In other words, the reason we can’t have nice things is because it means very rich people might have to pay one or two percent more of their income in taxes. And that would mean the end of Western civilization as we know it.

I grew up in a nice suburb with a lot of well-off people. They were neighbors, family friends, and their kids were classmates. I’m pretty sure at least one or two of them had fortunes that rivaled the Romneys. But you sure couldn’t tell it by the way they lived. They had nice houses, not huge palatial spreads. They drove Buicks or Ford LTD’s — no one would be caught dead in a Cadillac (even the local funeral home had a hearse built on an Oldsmobile chassis) — and a lot of them did their own gardening and yard work. They also gave back to the community, doing work for charities that benefited all of society, and they did it with very little public recognition. Signs of ostentation and conspicuous consumption were considered to be, as my mother put it, tacky.

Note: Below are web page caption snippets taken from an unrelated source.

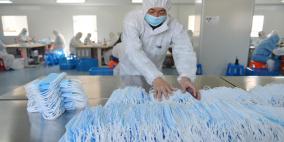 بعد شكاوى دولية.. الصين تصادر عشرات ملايين الكمامات الطبية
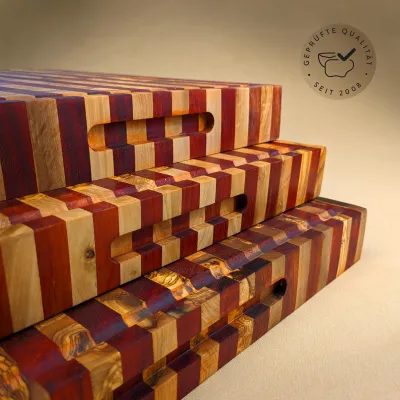 Massives Olivenholz Stirnholz Schneidebrett mit Saftrille | zweifarbig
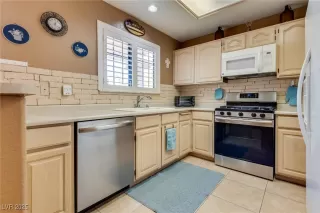 Photo #6: 2651802 Listing 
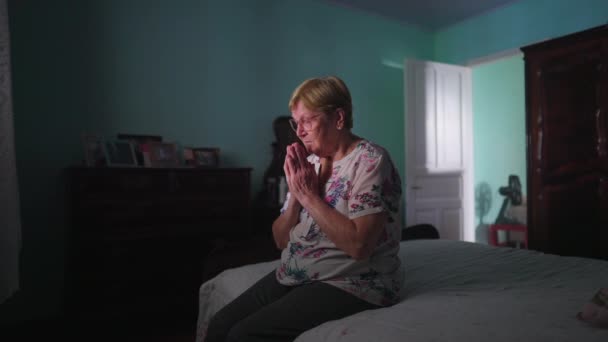 Treue ältere Frau, die im Schlafzimmer zu GOTT betet. Ältere Seniorin mit Hoffnung und Glauben in schwierigen Zeiten, die um göttliche Hilfe bittet - Filmmaterial, Video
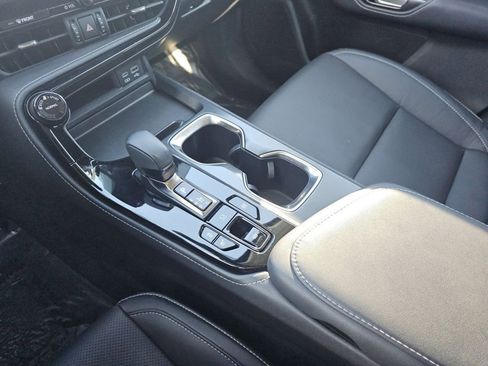 Used 2024 Lexus NX 350h 350h Premium w/ Cold Area Package image 33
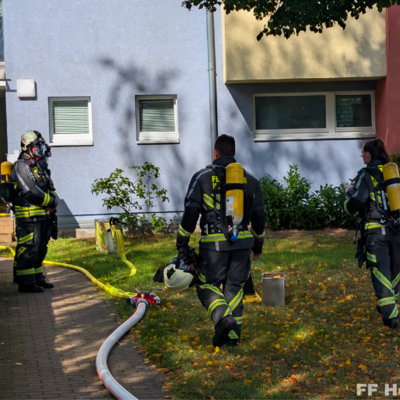Bild vergr&ouml;&szlig;ern: Atemschutzgeräteträger bei Einsatz Wohnungsbrand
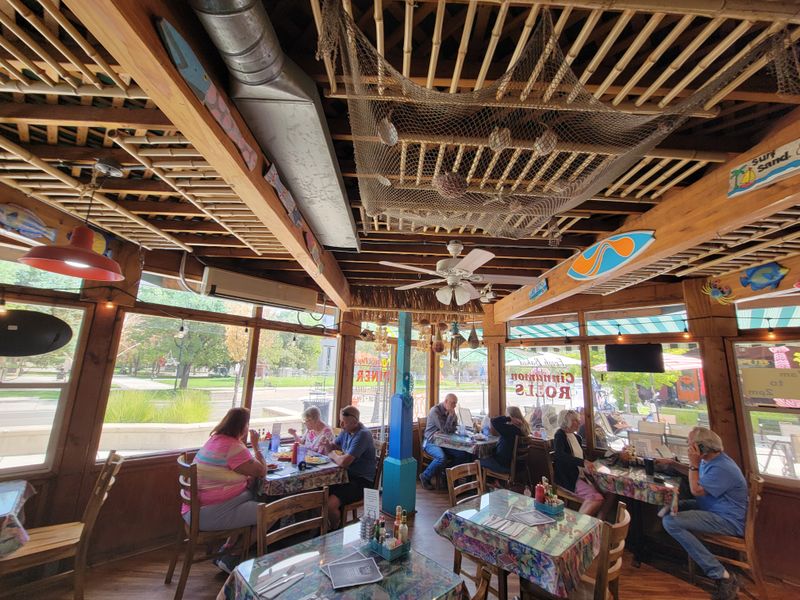 Families, Groups, And Solo Diners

People who flaunt their wealth are asking for scorn and derision. It’s not that the 99% are jealous or envious; it is the lack of self-awareness that showing off your extravagance might be considered boorish. And in a time when the economy of just about everyone else is suffering, talking casually about the number of homes you own, the number of Cadillacs you drive, or the tax write-off you get on a horse is just plain gauche. It doesn’t mean you have to live in a shanty, but it might be a good idea to understand why the people who do live in them might not want to hear about it. And it is especially grating when they know that you earned a lot of that money by screwing over people and sending their jobs to other countries.

It’s ridiculous to whine about class warfare when you don’t have any to begin with.